Commentary

Thatcher memoirs

Cold War: Thatcher-Reagan meeting at Camp David (account of conversation) [memoirs extract]

Document type: Press
Source: Margaret Thatcher The Downing Street Years (1990), pp466-68.
Editorial comments: MT's account drew closely on British official records of the occasion.
Importance ranking: Key
Word count: 887 words
Themes: Defence (general), Defence (arms control), Foreign policy (USA), Foreign policy (USSR & successor states), MT contacts with Ronald Reagan

Discussion of SDI at Camp David

[extract from Margaret Thatcher, The Downing Street Years (1993), pp466-38]

It was the subject of SDI which dominated my talks with President Reagan and members of his Administration when I came to Camp David on Saturday 22nd December 1984 to brief the Americans on my earlier talks with Mr Gorbachev. This was the first occasion on which I had heard President Reagan speaking about SDI. He did so with passion. He was at his most idealistic. He stressed that SDI would be a defensive system and that it was not his intention to obtain for the United States a unilateral advantage. Indeed, he said that if SDI succeeded he would be ready to internationalise it so that it was at the service of all countries, and he had told Mr Gromyko as much. He reaffirmed his long term goal of getting rid of nuclear weapons entirely.

These remarks made me nervous. I was horrified to think that the United States would be prepared to throw away a hard won lead in technology by making it internationally available. (Fortunately the Soviets never believed that he would.) But I did not raise this directly. Instead, I concentrated on my areas of agreement with the President. I said that it was essential to pursue the research, but that if this reached the point where a decision had to be made to produce and deploy weapons in space a very different situation would arise. Deployment would not be consistent either with the 1972 ABM Treaty or the 1967 Outer Space Treaty. Both of these would have to be re negotiated. I also explained my concern about the possible intermediate effect of SDI on the doctrine of deterrence. I was worried that deployment of a Ballistic Missile Defence (BMD) system would be de stabilising and that while it was being constructed a premptive first strike against it would become an attractive option. But I acknowledged that I might well not be fully informed of all the technical aspects and wanted to hear more. In all this I was keen to probe the Americans, not just in order to learn more of their intentions but to ensure that they had clearly thought through the implications of the steps they were now taking.

What I heard, now that we got down to discussion of the likely reality rather than the grand vision, was reassuring. President Reagan did not pretend that they yet knew where the research could finally lead. But he emphasised that - in addition to his earlier arguments in favour of SDI - keeping up with the United States would impose an economic strain on the Soviet Union. He argued that there had to be a practical limit as to how far the Soviet Government could push their people down the road of austerity. As so often, he had instinctively grasped the key to the whole question. What would the effects be of SDI on the Soviet Union? In fact, as he foresaw, the Soviets did recoil in face of the challenge of SDI, finally renouncing the goal of military superiority which alone had given them the confidence to resist the demands for reform in their own system. But of course this still lay in the future.

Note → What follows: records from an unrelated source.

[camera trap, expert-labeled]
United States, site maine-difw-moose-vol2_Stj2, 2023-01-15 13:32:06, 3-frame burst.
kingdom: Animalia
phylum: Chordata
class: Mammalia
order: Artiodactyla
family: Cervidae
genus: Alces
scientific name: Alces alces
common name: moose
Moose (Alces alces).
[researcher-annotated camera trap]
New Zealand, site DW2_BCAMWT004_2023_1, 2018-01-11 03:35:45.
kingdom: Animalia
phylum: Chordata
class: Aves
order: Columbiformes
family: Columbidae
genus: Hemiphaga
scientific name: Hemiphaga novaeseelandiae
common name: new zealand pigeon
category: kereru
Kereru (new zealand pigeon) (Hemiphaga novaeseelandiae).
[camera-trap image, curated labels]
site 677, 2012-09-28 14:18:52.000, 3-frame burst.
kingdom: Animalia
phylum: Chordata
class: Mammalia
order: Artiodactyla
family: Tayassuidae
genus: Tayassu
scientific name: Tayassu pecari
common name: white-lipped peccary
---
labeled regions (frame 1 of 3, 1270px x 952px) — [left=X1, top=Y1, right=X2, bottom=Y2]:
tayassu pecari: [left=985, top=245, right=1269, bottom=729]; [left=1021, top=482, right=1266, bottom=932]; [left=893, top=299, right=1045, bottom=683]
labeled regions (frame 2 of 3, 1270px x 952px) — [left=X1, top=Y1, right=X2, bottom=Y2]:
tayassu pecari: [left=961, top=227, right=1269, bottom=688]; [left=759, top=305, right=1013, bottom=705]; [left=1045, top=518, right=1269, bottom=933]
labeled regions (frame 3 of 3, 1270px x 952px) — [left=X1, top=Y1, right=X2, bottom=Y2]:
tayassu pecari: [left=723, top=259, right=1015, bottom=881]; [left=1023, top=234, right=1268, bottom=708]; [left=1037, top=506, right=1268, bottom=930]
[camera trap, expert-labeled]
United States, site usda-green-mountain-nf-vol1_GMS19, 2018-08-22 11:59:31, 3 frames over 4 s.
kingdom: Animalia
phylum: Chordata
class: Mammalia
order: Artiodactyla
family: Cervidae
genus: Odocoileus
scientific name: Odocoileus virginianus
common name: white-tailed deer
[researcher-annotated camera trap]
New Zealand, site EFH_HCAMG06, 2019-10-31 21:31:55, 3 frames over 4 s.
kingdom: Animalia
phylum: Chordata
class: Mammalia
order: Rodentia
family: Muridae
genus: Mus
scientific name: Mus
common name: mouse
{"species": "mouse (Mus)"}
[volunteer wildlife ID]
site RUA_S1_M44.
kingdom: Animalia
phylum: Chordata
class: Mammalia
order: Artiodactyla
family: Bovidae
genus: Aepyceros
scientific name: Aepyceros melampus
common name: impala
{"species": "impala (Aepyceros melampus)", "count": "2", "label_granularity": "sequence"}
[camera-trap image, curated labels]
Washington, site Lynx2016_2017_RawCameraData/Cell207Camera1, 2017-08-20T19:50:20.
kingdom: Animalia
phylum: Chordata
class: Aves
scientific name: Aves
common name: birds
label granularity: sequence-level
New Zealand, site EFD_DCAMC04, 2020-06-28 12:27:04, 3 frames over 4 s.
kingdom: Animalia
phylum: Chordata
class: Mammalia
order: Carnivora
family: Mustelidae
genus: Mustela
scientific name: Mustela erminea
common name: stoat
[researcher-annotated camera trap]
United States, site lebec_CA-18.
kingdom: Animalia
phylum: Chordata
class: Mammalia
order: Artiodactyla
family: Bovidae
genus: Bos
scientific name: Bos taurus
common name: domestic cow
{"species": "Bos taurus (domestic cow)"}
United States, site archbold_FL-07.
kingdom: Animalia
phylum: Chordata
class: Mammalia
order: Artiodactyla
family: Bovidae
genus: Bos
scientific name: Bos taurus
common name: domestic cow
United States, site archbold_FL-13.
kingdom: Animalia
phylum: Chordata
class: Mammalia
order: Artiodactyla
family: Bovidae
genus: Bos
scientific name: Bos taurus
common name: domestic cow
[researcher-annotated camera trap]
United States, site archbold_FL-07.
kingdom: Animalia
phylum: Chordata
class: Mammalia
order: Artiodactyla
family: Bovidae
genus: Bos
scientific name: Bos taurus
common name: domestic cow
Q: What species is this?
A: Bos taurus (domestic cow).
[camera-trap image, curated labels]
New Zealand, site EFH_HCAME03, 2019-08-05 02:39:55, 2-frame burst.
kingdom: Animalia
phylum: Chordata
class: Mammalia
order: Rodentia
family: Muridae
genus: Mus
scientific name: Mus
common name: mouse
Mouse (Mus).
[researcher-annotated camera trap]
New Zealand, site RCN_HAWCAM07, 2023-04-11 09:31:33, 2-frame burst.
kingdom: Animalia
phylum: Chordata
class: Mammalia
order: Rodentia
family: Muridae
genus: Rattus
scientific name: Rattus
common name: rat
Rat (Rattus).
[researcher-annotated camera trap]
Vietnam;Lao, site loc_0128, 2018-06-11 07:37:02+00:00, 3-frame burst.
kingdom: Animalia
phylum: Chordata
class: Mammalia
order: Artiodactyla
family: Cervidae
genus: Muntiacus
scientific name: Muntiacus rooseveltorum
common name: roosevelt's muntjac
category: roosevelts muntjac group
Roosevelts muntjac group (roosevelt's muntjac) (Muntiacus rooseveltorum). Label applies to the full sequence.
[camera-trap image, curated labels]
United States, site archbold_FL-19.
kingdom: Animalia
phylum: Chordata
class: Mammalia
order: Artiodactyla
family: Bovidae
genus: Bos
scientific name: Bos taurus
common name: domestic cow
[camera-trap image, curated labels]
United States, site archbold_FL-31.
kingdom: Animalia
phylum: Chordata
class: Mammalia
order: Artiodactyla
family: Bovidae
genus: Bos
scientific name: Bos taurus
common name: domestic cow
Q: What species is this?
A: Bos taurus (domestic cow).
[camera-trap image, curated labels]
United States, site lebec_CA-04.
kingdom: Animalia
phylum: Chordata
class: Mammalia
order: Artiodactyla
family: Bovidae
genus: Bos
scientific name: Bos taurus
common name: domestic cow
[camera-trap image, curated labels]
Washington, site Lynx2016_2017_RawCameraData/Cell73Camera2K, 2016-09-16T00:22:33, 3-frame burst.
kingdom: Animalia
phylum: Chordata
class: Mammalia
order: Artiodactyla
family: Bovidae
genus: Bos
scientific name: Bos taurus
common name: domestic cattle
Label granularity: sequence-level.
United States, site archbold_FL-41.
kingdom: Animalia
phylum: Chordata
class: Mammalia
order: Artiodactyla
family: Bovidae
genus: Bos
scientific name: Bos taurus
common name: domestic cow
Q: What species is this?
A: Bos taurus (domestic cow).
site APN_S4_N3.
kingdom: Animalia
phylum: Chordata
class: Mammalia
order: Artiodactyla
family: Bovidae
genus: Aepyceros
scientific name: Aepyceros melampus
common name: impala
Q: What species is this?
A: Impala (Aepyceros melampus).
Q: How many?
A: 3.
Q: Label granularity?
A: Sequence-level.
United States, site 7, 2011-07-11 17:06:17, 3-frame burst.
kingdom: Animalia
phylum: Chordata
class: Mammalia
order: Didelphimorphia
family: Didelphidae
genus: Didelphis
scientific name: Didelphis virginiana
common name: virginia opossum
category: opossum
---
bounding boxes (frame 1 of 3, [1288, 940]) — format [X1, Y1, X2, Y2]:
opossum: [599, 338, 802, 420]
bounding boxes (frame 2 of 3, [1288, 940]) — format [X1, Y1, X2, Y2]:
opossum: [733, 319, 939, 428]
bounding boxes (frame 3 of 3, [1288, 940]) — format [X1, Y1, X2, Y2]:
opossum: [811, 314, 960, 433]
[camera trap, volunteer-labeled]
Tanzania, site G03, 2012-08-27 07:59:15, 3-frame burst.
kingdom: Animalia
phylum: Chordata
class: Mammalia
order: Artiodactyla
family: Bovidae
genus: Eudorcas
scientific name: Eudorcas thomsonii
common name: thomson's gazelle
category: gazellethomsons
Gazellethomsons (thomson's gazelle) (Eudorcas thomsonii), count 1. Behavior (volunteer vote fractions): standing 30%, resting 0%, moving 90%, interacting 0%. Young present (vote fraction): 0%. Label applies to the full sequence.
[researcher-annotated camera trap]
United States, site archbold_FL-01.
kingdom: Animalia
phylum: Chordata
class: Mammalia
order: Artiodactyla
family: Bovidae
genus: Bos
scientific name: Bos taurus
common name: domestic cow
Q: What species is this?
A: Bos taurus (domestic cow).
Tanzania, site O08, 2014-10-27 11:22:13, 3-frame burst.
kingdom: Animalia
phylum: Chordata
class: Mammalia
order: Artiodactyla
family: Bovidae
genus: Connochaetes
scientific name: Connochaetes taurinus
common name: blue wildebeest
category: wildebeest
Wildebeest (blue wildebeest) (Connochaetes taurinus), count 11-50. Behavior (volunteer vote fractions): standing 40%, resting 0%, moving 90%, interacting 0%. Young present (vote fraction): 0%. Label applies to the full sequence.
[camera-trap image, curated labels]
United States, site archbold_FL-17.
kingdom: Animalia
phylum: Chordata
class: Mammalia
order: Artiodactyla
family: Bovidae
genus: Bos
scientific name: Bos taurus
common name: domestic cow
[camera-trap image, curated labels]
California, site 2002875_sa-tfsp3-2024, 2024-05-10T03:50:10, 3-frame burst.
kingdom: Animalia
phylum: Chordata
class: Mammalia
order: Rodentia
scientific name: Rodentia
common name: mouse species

What I wanted now was an agreed position on SDI to which both the President and I could lend our support, even though our long term view of its potential was different. I had been thinking about this over the last few days and particularly on the long flight from Peking where I had been for the signing of the Joint Declaration on Hong Kong. I now jotted down, while talking to National Security Adviser Bud McFarlane, the four points which seemed to me to be crucial.

My officials then filled in the details. The President and I agreed a text which set out the policy.

The main section of my statement reads:

I told the President of my firm conviction that the SDI research programme should go ahead. Research is, of course, permitted under existing US/Soviet Treaties; and we, of course, know that the Russians already have their research programme and, in the US view, have already gone beyond research. We agreed on four points: (1) the US, and Western, aim was not to achieve superiority, but to maintain balance, taking account of Soviet developments; (2) SDI related deployment would, in view of Treaty obligations, have to be a matter for negotiation; (3) the overall aim is to enhance, not undercut, deterrence; (4) East/West negotiation should aim to achieve security with reduced levels of offensive systems on both sides. This will be the purpose of the resumed US Soviet negotiations on arms control, which I warmly welcome.
I subsequently learnt that George Shultz thought that I had secured too great a concession on the Americans' part in the wording; but in fact it gave them and us a clear and defensible line and helped reassure the European members of NATO. A good day's work.